2009 yılında İngiliz bilim adamı John Sutherland, laboratuvarının bulduğunu açıklayarak uygulanabilir bir çözüm önerdi. muhtemelen erken dönemlerde mevcut olan yapı taşlarından nükleotidler oluşturabilecek bir süreç Dünya.

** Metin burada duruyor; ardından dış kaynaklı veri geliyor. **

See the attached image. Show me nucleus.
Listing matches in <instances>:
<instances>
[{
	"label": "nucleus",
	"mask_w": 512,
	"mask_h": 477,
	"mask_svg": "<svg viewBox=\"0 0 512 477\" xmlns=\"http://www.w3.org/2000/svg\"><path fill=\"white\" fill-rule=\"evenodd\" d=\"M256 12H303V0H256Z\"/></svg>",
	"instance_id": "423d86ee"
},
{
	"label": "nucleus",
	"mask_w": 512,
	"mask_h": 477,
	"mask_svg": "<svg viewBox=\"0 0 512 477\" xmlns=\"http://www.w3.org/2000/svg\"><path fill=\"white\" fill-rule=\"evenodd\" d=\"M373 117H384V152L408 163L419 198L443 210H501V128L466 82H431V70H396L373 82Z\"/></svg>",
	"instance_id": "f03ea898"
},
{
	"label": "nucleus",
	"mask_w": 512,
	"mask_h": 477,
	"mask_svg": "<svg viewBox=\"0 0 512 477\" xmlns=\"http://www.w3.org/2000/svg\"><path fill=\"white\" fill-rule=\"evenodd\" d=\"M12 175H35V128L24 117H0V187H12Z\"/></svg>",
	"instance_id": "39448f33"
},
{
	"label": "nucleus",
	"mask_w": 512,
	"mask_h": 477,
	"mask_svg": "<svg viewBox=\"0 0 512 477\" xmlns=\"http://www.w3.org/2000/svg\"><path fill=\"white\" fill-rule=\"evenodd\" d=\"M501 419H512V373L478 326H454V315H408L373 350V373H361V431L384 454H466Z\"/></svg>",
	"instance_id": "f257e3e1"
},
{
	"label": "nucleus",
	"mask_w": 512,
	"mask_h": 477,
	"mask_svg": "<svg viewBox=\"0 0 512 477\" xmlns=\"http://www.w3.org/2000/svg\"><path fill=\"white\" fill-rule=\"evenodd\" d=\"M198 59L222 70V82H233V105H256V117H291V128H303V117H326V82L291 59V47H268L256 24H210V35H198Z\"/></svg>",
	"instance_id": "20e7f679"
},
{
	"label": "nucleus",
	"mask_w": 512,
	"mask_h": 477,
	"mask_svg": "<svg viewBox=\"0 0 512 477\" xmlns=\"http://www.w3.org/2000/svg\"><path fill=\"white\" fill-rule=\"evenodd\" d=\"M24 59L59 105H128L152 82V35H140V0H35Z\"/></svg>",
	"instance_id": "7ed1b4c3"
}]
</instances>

Bu sürecin, daha sonra mikroskobik kil katmanlarının yüzeyi boyunca meydana gelen reaksiyonlarla bağlanan nükleotitlere yol açmış olması mümkündür.

Önce Metabolizma

RNA-Birinci senaryo, yaşamın kökeni bilim adamları arasında çok popüler olmasına rağmen, metabolizmanın RNA, DNA veya proteinden önce geldiğini öne süren başka bir açıklama daha var. Bu ilk metabolizma senaryosu, yaşamın derin deniz, sıcak su menfezleri gibi yüksek basınçlı, yüksek sıcaklıktaki ortamların yakınında ortaya çıktığını gösteriyor. Bu koşullar, mineraller tarafından katalize edilen reaksiyonları tetikledi ve zengin bir organik bileşikler karışımına yol açtı. Bu bileşikler sırayla proteinler ve RNA gibi polimerlerin yapı taşları haline geldi. Ancak yayınlandığı tarihte, metabolizma öncelikli yaklaşımın mı yoksa RNA Dünyası yaklaşımının mı doğru olduğunu kesin olarak açıklamak için yeterli kanıt yoktur.